Despite not being a natural climber I'm doing the Etape in July, taking in four Category 1 climbs in the Pyrenees and of course it's going to be tough. But, despite this I've learnt to relax a lot more whilst training (something you can't do in a race) and I'll take each and every mountain in my own stride, concentrating on breathing and a steady rhythm. I know, despite, the length of the climbs that there will not be anything steeper than what I am used to here in the Mendips (the Mendips have the slower, gradual climbs like Cheddar Gorge and Burrington Coombe but also many other far steeper affairs like Ebbor Gorge with gradients far surpassing anything in the Pyrenees) and so the game becomes one of endurance more than anything else and getting used to dealing with lesser gradients over a far longer period of time. Huffing, puffing, giving it your all in the first few hundred yards isn't going to work when you've got another 19km to go to the top, so I can't stress enough how important 'relaxing' is. And yes, I know it sounds ridiculous, relaxing? But it will come.

Start in a lower gear than you think at first, don't think because you could push a bigger gear that you should, find a position on your bars that suits you best and take it steady - you are not racing! You are gradually improving your fitness and your ability all the time. Don't be scared to get out of your saddle when it feels right and don't even think that you need to do the whole hill in such a position, sit back in as low a gear as possible if you need to, and grind away. It will get easier.

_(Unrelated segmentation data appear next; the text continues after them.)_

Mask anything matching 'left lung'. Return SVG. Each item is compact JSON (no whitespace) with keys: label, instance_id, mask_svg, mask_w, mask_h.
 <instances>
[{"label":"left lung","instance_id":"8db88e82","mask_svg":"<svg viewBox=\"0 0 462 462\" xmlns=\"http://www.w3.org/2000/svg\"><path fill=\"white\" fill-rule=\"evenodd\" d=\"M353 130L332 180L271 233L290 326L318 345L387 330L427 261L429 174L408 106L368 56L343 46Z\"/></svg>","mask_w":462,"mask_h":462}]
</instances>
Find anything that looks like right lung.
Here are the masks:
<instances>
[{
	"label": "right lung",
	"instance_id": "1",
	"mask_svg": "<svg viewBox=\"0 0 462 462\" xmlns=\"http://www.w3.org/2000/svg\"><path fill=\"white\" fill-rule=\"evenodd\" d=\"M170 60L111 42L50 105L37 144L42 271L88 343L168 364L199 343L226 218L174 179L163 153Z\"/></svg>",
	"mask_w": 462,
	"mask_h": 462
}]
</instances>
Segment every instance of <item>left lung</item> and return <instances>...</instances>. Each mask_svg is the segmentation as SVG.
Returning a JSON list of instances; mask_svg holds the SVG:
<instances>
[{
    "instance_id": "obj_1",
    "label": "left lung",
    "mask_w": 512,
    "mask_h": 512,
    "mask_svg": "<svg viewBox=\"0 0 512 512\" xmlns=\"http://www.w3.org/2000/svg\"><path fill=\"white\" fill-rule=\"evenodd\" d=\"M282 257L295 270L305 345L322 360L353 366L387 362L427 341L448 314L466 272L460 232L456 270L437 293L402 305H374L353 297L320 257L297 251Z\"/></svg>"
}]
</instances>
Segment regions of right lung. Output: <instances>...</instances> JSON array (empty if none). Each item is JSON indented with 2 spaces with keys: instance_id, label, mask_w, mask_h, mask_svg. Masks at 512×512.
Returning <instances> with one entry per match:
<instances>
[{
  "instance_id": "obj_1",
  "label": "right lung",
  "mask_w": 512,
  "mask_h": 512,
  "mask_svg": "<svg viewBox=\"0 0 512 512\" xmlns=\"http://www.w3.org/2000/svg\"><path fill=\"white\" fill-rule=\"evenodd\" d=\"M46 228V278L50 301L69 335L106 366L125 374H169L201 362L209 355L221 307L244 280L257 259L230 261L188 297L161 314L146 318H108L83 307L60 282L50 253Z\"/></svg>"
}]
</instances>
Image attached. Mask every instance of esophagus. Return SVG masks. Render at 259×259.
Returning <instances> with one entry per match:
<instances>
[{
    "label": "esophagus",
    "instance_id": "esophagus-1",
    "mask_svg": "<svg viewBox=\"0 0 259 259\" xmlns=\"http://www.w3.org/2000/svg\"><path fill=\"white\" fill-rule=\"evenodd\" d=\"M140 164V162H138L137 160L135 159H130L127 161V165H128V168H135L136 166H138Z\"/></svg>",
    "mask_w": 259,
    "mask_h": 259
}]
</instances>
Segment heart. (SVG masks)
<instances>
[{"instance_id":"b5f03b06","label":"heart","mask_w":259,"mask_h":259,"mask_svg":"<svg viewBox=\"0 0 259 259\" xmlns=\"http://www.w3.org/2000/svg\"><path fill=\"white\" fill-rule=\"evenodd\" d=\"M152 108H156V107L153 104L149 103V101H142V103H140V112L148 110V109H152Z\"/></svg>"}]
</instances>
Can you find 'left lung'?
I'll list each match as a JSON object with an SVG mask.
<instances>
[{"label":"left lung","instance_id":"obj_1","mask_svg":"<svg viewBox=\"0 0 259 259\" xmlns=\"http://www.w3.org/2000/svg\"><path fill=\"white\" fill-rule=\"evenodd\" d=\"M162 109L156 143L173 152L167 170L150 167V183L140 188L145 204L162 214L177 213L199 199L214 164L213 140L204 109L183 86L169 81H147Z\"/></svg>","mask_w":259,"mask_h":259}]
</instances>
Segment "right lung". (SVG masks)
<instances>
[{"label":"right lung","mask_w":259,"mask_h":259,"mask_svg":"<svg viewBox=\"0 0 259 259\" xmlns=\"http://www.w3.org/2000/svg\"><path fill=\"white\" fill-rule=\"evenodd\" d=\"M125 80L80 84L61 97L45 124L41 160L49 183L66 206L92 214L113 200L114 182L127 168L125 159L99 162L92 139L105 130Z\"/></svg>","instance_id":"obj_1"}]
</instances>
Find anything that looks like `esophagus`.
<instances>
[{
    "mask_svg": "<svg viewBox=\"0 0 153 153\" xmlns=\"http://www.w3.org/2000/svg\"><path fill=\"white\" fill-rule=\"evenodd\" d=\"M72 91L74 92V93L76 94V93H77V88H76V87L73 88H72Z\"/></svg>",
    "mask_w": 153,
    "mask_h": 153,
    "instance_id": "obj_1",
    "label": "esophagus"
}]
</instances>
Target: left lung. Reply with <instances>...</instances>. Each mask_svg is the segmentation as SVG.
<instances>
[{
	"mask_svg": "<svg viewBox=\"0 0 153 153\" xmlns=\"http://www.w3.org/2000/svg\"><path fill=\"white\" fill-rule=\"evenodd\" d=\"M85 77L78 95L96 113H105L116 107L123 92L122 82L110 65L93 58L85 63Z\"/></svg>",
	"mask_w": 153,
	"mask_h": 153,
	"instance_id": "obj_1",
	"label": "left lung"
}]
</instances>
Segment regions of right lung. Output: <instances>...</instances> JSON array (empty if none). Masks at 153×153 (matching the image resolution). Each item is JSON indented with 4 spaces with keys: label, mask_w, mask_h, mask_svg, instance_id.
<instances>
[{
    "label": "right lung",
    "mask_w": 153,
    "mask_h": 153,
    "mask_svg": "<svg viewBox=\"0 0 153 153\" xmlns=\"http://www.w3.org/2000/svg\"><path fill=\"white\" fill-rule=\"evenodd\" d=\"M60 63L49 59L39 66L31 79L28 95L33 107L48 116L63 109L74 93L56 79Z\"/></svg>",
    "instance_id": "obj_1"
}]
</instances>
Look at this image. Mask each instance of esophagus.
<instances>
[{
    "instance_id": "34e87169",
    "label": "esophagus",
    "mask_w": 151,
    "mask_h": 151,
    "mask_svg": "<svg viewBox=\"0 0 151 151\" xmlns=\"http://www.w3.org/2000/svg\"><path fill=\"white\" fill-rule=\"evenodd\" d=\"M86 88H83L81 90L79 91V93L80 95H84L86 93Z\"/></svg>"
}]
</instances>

If you're on a double, I heartily recommend an 11-28 ratio cassette. Best of luck pal.


----------



## cycleruk (5 Jun 2012)

the first time i went up a hill round where i live i got to the top, i was sick and then collapsed! after a few weeks i could feel i was gettting beter and fitter and now i go up most hills and dont even realise ive gone up them till im speeding down the other side. Dont be afraid to use the granny gears and before you know it, you will have a smile going up hills just as much as going down them.


----------



## Zofo (6 Jun 2012)

An 11-28 cassette combined with a compact chain set 50-34 should get you up most climbs ok. On climbs of over 100 yds or so you are best staying seated, although you can get more power down by standing up you will spike your heart rate and have to slow down on longer climbs.
A tactic I use on decent length climbs of 5 mins or so, is to take it relatively easy on the first 2/3 rds - assuming you know where the top is!- then accelerate up and over the last 1/3 rd. You can make up loads of time on other riders, who have usually gone too hard too early.


----------